### Action item
Word for word, transcribe every line from the one holding "SINGLEPL ATFORM FIBER LASER CUTTING MACHINE" through the end of the records, but not the pictures.

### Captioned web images
---*---

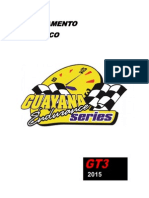 Reglamento GES 2015 Cat. GT3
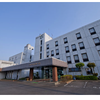 【プリンスホテル高松】夫が泊った激安ホテル、安いものには訳がある⁉・・・のお話。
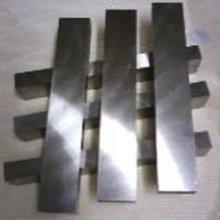 压力容器板:10CrM压力容器板:10CrMo9-10o9-10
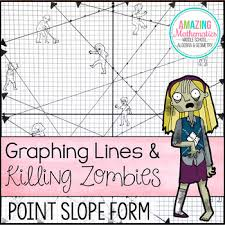 graphing lines u0026 zombies point slope form by amazing mathematics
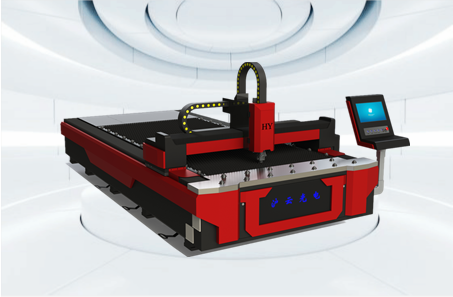 SINGLEPL ATFORM FIBER LASER CUTTING MACHINE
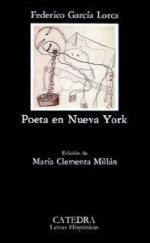 Portada del libro Poeta en Nueva York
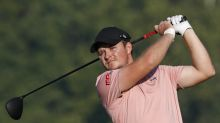 Ace helps Pepperell claim share of British Masters lead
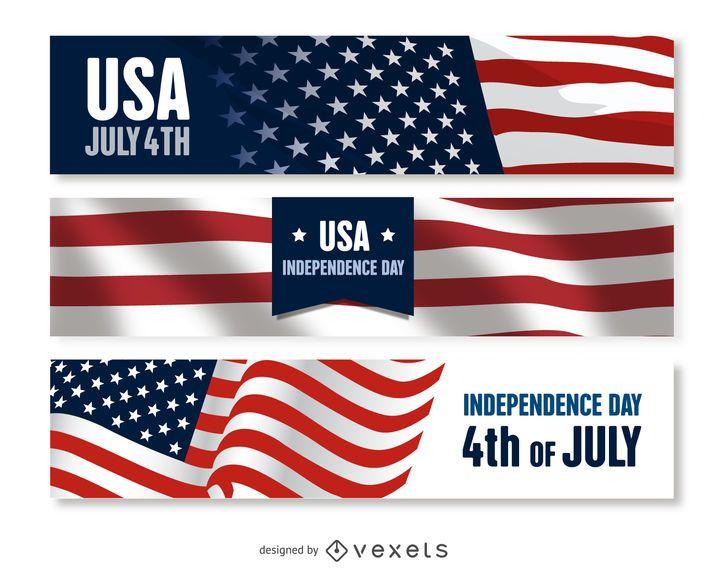 Conjunto de banner do dia da independência dos EUA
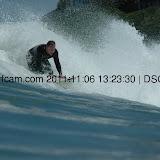 DSC_6877.jpg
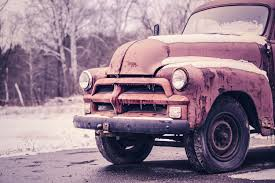 rusty pickup truck free images snow cold winter road wheel old rust decay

---*---

### Result for this task
 SINGLEPL ATFORM FIBER LASER CUTTING MACHINE
 Portada del libro Poeta en Nueva York
 Ace helps Pepperell claim share of British Masters lead
 Conjunto de banner do dia da independência dos EUA
 DSC_6877.jpg
 rusty pickup truck free images snow cold winter road wheel old rust decay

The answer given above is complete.